In this simple game, your computer does all the work. You only have to press
one of the buttons, "Yes" or "No". This is how you play. At the beginning (or
after pressing "Reset"), you think of a positive integer less than 100. At any time, the computer will display a set of numbers. In response, press either "Yes" or "No" depending on whether your number is on the screen or not. After a while the computer will guess your number. See for yourself.

The game's magical powers have a very simple explanation. Computer displays seven
sets of numbers. For every i from 0 to 6, it displays the numbers with the same (either 0 or 1, selected randomly) binary digit in the i-th position counting from right. Answering "Yes" you actually tell your computer whether the digit is 0 or 1.
Thus digit after digit, your computer collects
the information about the binary representation of the number you thought up. Since (1111111)_{2} = 127 > 100, any number below 100 needs at most
7 bits to be written in the binary system.

For example, assume you selected 54. Its binary representation is 110110. I have to guess 6 binary digits. All numbers split into two groups: those that have the rightmost digit 0 and the rest that have the rightmost digit 1. 54 belongs to the first group. I randomly select which group (below 100) to display. Your answer will be either "Yes" or "No", depending on which of the two groups actually shows up. But, regardless of which group is shown, once you press one of the buttons, I shall determine the rightmost digit of your number. With 54 in mind, if you see the first group, you will press the "Yes" button.

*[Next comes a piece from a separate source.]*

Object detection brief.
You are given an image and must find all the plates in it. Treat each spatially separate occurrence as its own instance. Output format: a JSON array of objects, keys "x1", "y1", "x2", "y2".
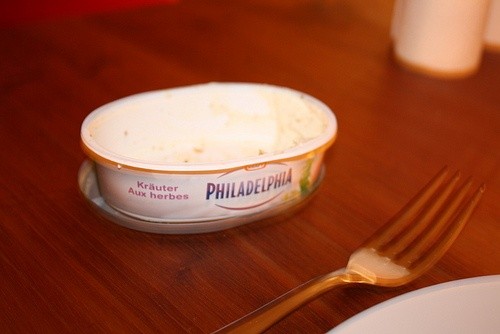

If you see the second group, your response will be "No".

Other digits are determined in the exactly same manner. Say, all numbers split into two groups: those that have their 3rd (from the right) digit equal to 0 (1, 2, 3, 8, 9, 10, 11, 16, 17, .) and the rest that have 1 in the 3rd position (4, 5, 6, 7, 12, 13, 14, 15, 20, .). I select one of the groups randomly. Your answer will depend on which of the two groups has been selected. But regradless, pressing one of the buttons you tell me which digit it is. For 54, if I display the first group, the answer must be "No". For the second group, the answer must be "Yes." In both cases I am given a means to realize that the 3rd digit of your number is 1.